»»

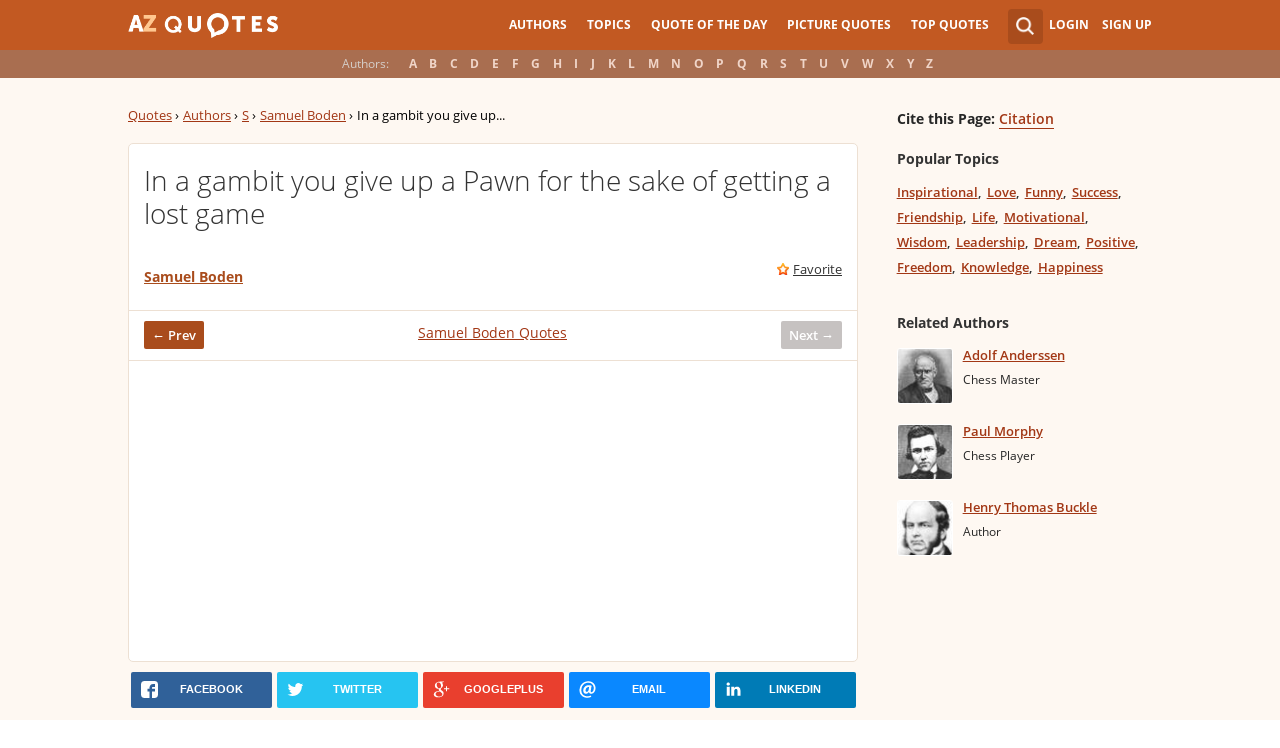

--- FILE ---
content_type: text/html; charset=utf-8
request_url: https://www.google.com/recaptcha/api2/aframe
body_size: 268
content:
<!DOCTYPE HTML><html><head><meta http-equiv="content-type" content="text/html; charset=UTF-8"></head><body><script nonce="wJ2HorUykDGBP2aKXQoDag">/** Anti-fraud and anti-abuse applications only. See google.com/recaptcha */ try{var clients={'sodar':'https://pagead2.googlesyndication.com/pagead/sodar?'};window.addEventListener("message",function(a){try{if(a.source===window.parent){var b=JSON.parse(a.data);var c=clients[b['id']];if(c){var d=document.createElement('img');d.src=c+b['params']+'&rc='+(localStorage.getItem("rc::a")?sessionStorage.getItem("rc::b"):"");window.document.body.appendChild(d);sessionStorage.setItem("rc::e",parseInt(sessionStorage.getItem("rc::e")||0)+1);localStorage.setItem("rc::h",'1769625202445');}}}catch(b){}});window.parent.postMessage("_grecaptcha_ready", "*");}catch(b){}</script></body></html>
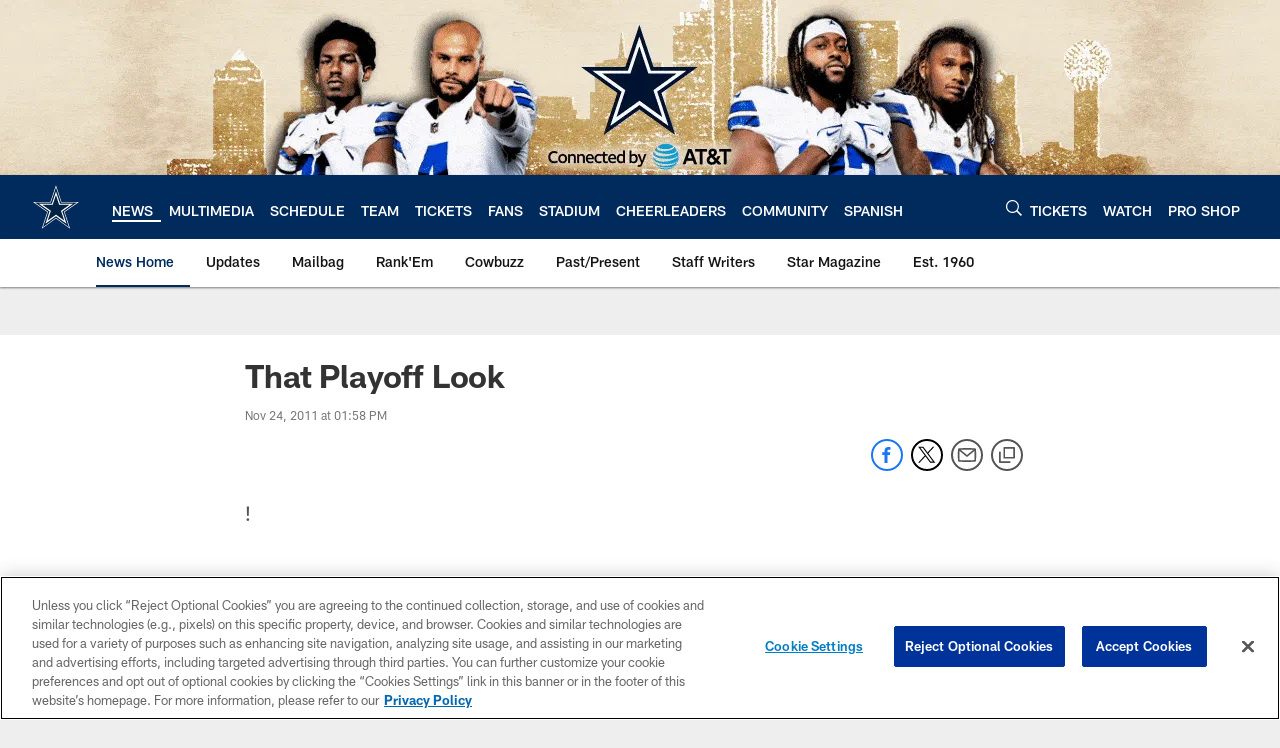

--- FILE ---
content_type: text/html; charset=utf-8
request_url: https://www.google.com/recaptcha/api2/aframe
body_size: 269
content:
<!DOCTYPE HTML><html><head><meta http-equiv="content-type" content="text/html; charset=UTF-8"></head><body><script nonce="HlUUfMZy4uMBUkANQi-9XQ">/** Anti-fraud and anti-abuse applications only. See google.com/recaptcha */ try{var clients={'sodar':'https://pagead2.googlesyndication.com/pagead/sodar?'};window.addEventListener("message",function(a){try{if(a.source===window.parent){var b=JSON.parse(a.data);var c=clients[b['id']];if(c){var d=document.createElement('img');d.src=c+b['params']+'&rc='+(localStorage.getItem("rc::a")?sessionStorage.getItem("rc::b"):"");window.document.body.appendChild(d);sessionStorage.setItem("rc::e",parseInt(sessionStorage.getItem("rc::e")||0)+1);localStorage.setItem("rc::h",'1769594568071');}}}catch(b){}});window.parent.postMessage("_grecaptcha_ready", "*");}catch(b){}</script></body></html>

--- FILE ---
content_type: text/javascript; charset=utf-8
request_url: https://auth-id.dallascowboys.com/accounts.webSdkBootstrap?apiKey=4_2-xNYXWvdGHB0xOf1kVDeA&pageURL=https%3A%2F%2Fwww.dallascowboys.com%2Fnews%2Fthat-playoff-look-284501&sdk=js_latest&sdkBuild=18435&format=json
body_size: 429
content:
{
  "callId": "019c040e2a2d71ed87d837c722d55430",
  "errorCode": 0,
  "apiVersion": 2,
  "statusCode": 200,
  "statusReason": "OK",
  "time": "2026-01-28T10:02:43.151Z",
  "hasGmid": "ver4"
}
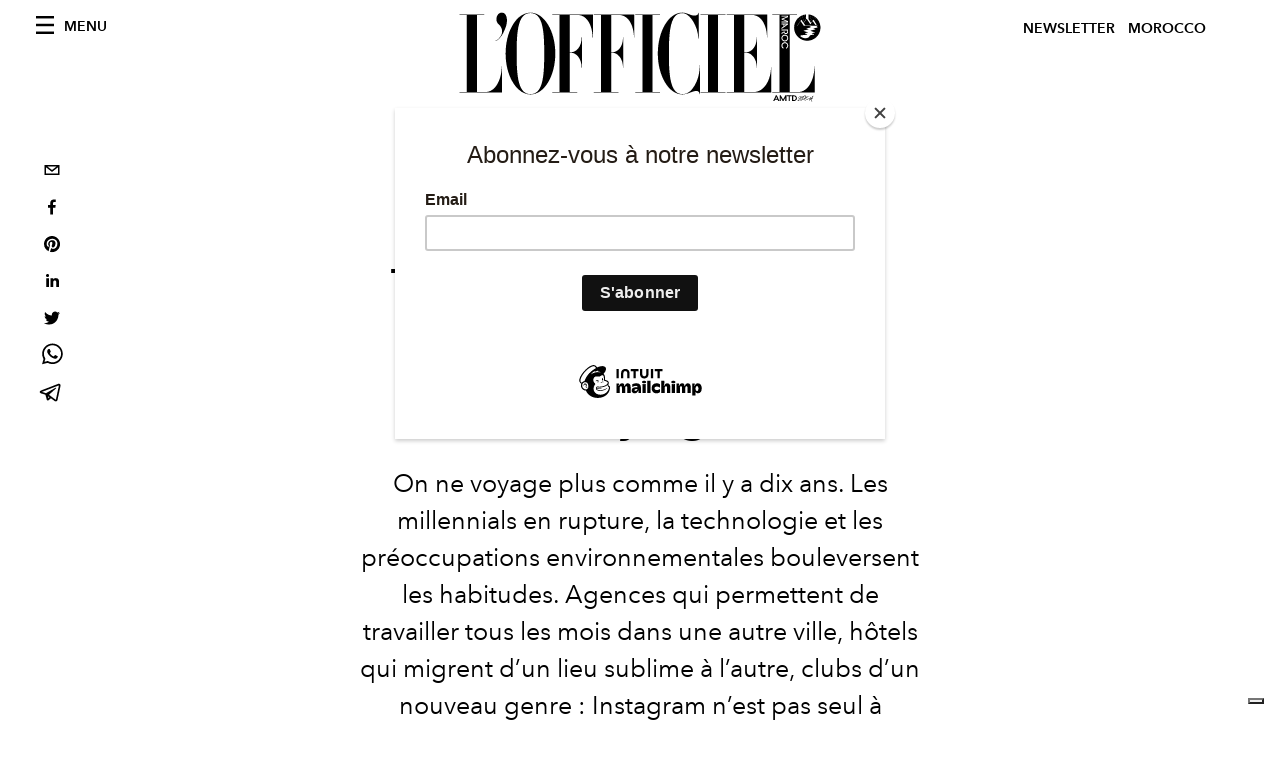

--- FILE ---
content_type: text/html; charset=utf-8
request_url: https://www.google.com/recaptcha/api2/aframe
body_size: 269
content:
<!DOCTYPE HTML><html><head><meta http-equiv="content-type" content="text/html; charset=UTF-8"></head><body><script nonce="p1vRj7fBEXKh3LV-EaDghA">/** Anti-fraud and anti-abuse applications only. See google.com/recaptcha */ try{var clients={'sodar':'https://pagead2.googlesyndication.com/pagead/sodar?'};window.addEventListener("message",function(a){try{if(a.source===window.parent){var b=JSON.parse(a.data);var c=clients[b['id']];if(c){var d=document.createElement('img');d.src=c+b['params']+'&rc='+(localStorage.getItem("rc::a")?sessionStorage.getItem("rc::b"):"");window.document.body.appendChild(d);sessionStorage.setItem("rc::e",parseInt(sessionStorage.getItem("rc::e")||0)+1);localStorage.setItem("rc::h",'1769406362575');}}}catch(b){}});window.parent.postMessage("_grecaptcha_ready", "*");}catch(b){}</script></body></html>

««

[How to complete this task]:
Leave out the pictures and return the listing exactly.

[Worked solution]:
--- FILE ---
content_type: text/html; charset=utf-8
request_url: https://www.google.com/recaptcha/api2/aframe
body_size: 268
content:
<!DOCTYPE HTML><html><head><meta http-equiv="content-type" content="text/html; charset=UTF-8"></head><body><script nonce="wJ2HorUykDGBP2aKXQoDag">/** Anti-fraud and anti-abuse applications only. See google.com/recaptcha */ try{var clients={'sodar':'https://pagead2.googlesyndication.com/pagead/sodar?'};window.addEventListener("message",function(a){try{if(a.source===window.parent){var b=JSON.parse(a.data);var c=clients[b['id']];if(c){var d=document.createElement('img');d.src=c+b['params']+'&rc='+(localStorage.getItem("rc::a")?sessionStorage.getItem("rc::b"):"");window.document.body.appendChild(d);sessionStorage.setItem("rc::e",parseInt(sessionStorage.getItem("rc::e")||0)+1);localStorage.setItem("rc::h",'1769625202445');}}}catch(b){}});window.parent.postMessage("_grecaptcha_ready", "*");}catch(b){}</script></body></html>

--- FILE ---
content_type: text/html; charset=utf-8
request_url: https://www.google.com/recaptcha/api2/aframe
body_size: 269
content:
<!DOCTYPE HTML><html><head><meta http-equiv="content-type" content="text/html; charset=UTF-8"></head><body><script nonce="HlUUfMZy4uMBUkANQi-9XQ">/** Anti-fraud and anti-abuse applications only. See google.com/recaptcha */ try{var clients={'sodar':'https://pagead2.googlesyndication.com/pagead/sodar?'};window.addEventListener("message",function(a){try{if(a.source===window.parent){var b=JSON.parse(a.data);var c=clients[b['id']];if(c){var d=document.createElement('img');d.src=c+b['params']+'&rc='+(localStorage.getItem("rc::a")?sessionStorage.getItem("rc::b"):"");window.document.body.appendChild(d);sessionStorage.setItem("rc::e",parseInt(sessionStorage.getItem("rc::e")||0)+1);localStorage.setItem("rc::h",'1769594568071');}}}catch(b){}});window.parent.postMessage("_grecaptcha_ready", "*");}catch(b){}</script></body></html>

--- FILE ---
content_type: text/javascript; charset=utf-8
request_url: https://auth-id.dallascowboys.com/accounts.webSdkBootstrap?apiKey=4_2-xNYXWvdGHB0xOf1kVDeA&pageURL=https%3A%2F%2Fwww.dallascowboys.com%2Fnews%2Fthat-playoff-look-284501&sdk=js_latest&sdkBuild=18435&format=json
body_size: 429
content:
{
  "callId": "019c040e2a2d71ed87d837c722d55430",
  "errorCode": 0,
  "apiVersion": 2,
  "statusCode": 200,
  "statusReason": "OK",
  "time": "2026-01-28T10:02:43.151Z",
  "hasGmid": "ver4"
}

--- FILE ---
content_type: text/html; charset=utf-8
request_url: https://www.google.com/recaptcha/api2/aframe
body_size: 269
content:
<!DOCTYPE HTML><html><head><meta http-equiv="content-type" content="text/html; charset=UTF-8"></head><body><script nonce="p1vRj7fBEXKh3LV-EaDghA">/** Anti-fraud and anti-abuse applications only. See google.com/recaptcha */ try{var clients={'sodar':'https://pagead2.googlesyndication.com/pagead/sodar?'};window.addEventListener("message",function(a){try{if(a.source===window.parent){var b=JSON.parse(a.data);var c=clients[b['id']];if(c){var d=document.createElement('img');d.src=c+b['params']+'&rc='+(localStorage.getItem("rc::a")?sessionStorage.getItem("rc::b"):"");window.document.body.appendChild(d);sessionStorage.setItem("rc::e",parseInt(sessionStorage.getItem("rc::e")||0)+1);localStorage.setItem("rc::h",'1769406362575');}}}catch(b){}});window.parent.postMessage("_grecaptcha_ready", "*");}catch(b){}</script></body></html>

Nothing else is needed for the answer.